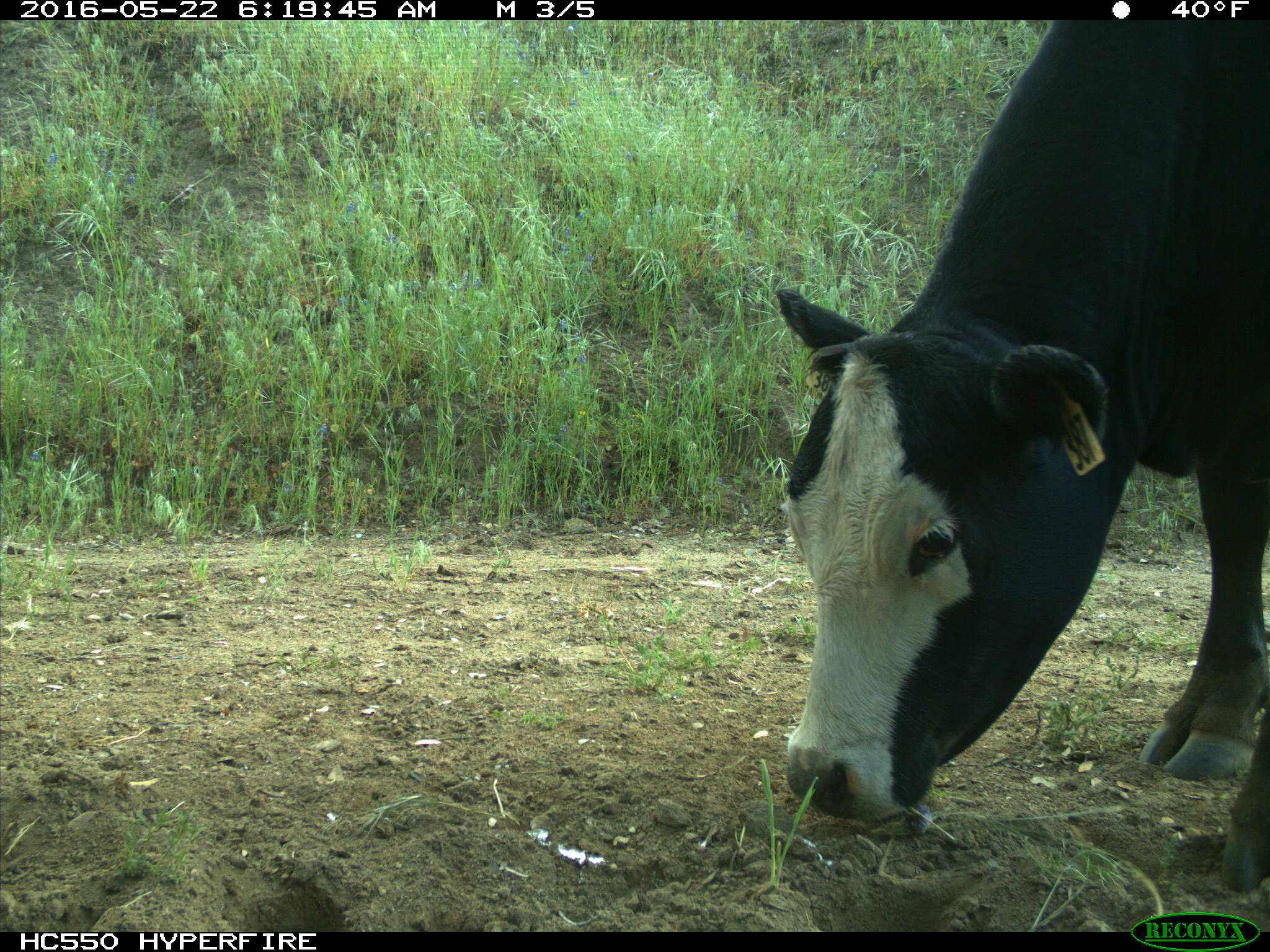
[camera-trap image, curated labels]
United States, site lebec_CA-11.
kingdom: Animalia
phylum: Chordata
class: Mammalia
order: Artiodactyla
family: Bovidae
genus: Bos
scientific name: Bos taurus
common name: domestic cow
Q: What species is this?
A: Bos taurus (domestic cow).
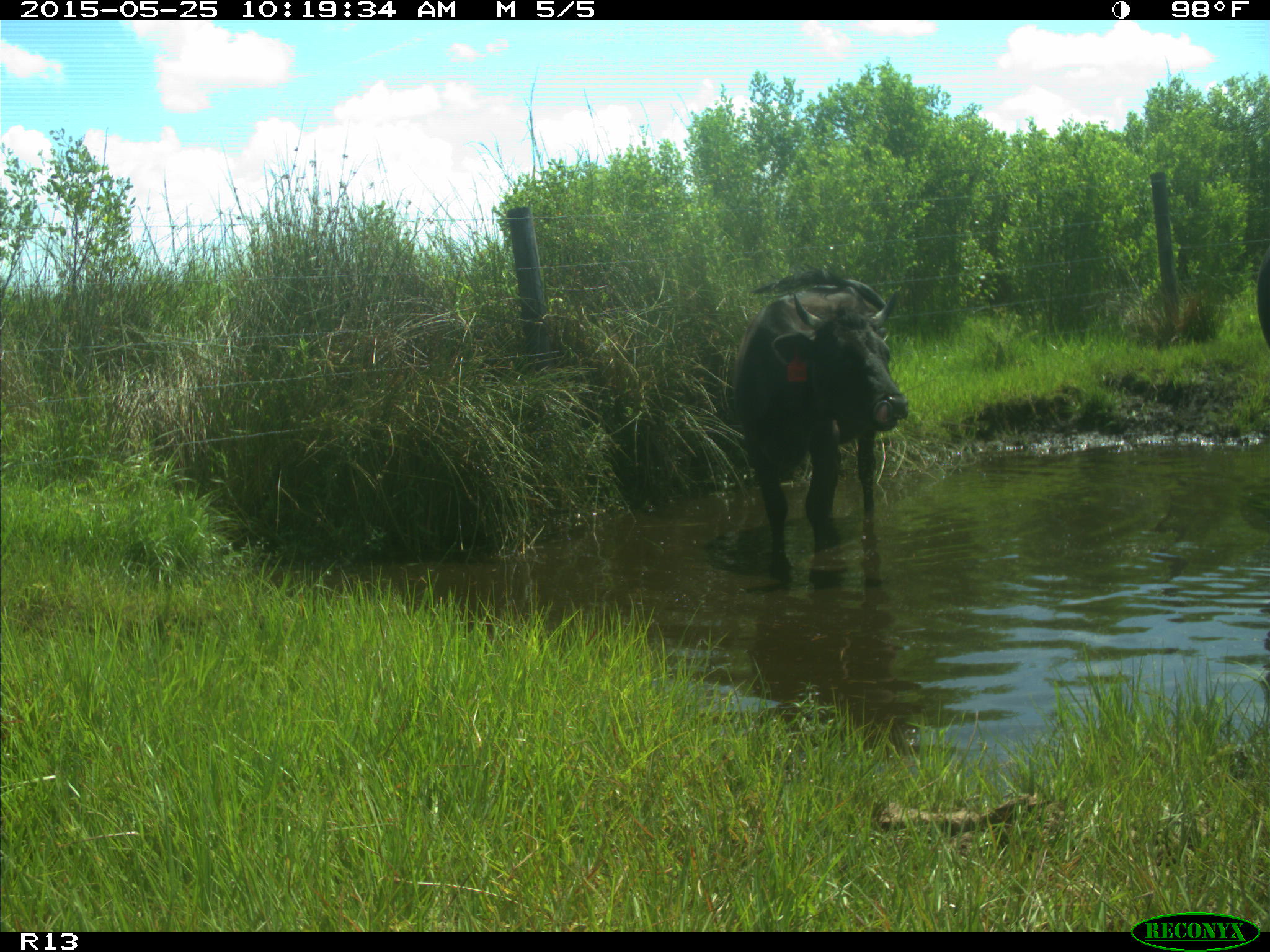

Work required = Please give back all the records above word for word, with no pictures included.

Written solution =
[camera-trap image, curated labels]
United States, site lebec_CA-11.
kingdom: Animalia
phylum: Chordata
class: Mammalia
order: Artiodactyla
family: Bovidae
genus: Bos
scientific name: Bos taurus
common name: domestic cow
Q: What species is this?
A: Bos taurus (domestic cow).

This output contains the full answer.